INSTRUCTIONS TO FOLLOW ▸
Please rewrite the data as a Markdown table with the columns Row and Data line, one numbered row per line and no rows for blank lines. Begin at the line that contains "Is pixel 267" and stop after the last line of the data.

'''

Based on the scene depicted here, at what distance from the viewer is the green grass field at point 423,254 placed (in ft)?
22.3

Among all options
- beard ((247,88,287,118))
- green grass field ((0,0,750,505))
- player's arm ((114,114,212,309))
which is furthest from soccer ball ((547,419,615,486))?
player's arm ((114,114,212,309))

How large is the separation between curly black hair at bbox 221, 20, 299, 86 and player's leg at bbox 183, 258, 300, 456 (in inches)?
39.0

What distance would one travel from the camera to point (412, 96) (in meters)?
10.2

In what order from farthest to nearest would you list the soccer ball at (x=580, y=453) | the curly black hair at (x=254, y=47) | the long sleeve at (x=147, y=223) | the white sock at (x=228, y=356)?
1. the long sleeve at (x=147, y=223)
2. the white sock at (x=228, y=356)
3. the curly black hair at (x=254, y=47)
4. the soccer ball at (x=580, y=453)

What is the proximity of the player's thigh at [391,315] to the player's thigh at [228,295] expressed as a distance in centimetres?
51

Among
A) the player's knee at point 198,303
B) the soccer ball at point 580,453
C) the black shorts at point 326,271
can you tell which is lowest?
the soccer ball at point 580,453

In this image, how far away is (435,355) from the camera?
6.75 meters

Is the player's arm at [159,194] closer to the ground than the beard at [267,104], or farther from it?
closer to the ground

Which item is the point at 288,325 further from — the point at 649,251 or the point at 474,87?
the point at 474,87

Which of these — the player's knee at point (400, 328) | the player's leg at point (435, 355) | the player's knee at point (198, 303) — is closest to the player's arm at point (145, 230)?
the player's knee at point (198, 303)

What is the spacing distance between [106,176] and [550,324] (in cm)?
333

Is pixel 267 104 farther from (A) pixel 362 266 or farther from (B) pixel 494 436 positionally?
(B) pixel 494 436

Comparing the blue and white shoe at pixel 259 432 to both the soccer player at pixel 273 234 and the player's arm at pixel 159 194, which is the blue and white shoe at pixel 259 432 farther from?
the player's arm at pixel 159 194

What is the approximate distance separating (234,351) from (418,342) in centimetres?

'''

SOLUTION FOR THIS PROBLEM ▸
| Row | Data line |
|---|---|
| 1 | Is pixel 267 104 farther from (A) pixel 362 266 or farther from (B) pixel 494 436 positionally? |
| 2 | (B) pixel 494 436 |
| 3 | Comparing the blue and white shoe at pixel 259 432 to both the soccer player at pixel 273 234 and the player's arm at pixel 159 194, which is the blue and white shoe at pixel 259 432 farther from? |
| 4 | the player's arm at pixel 159 194 |
| 5 | What is the approximate distance separating (234,351) from (418,342) in centimetres? |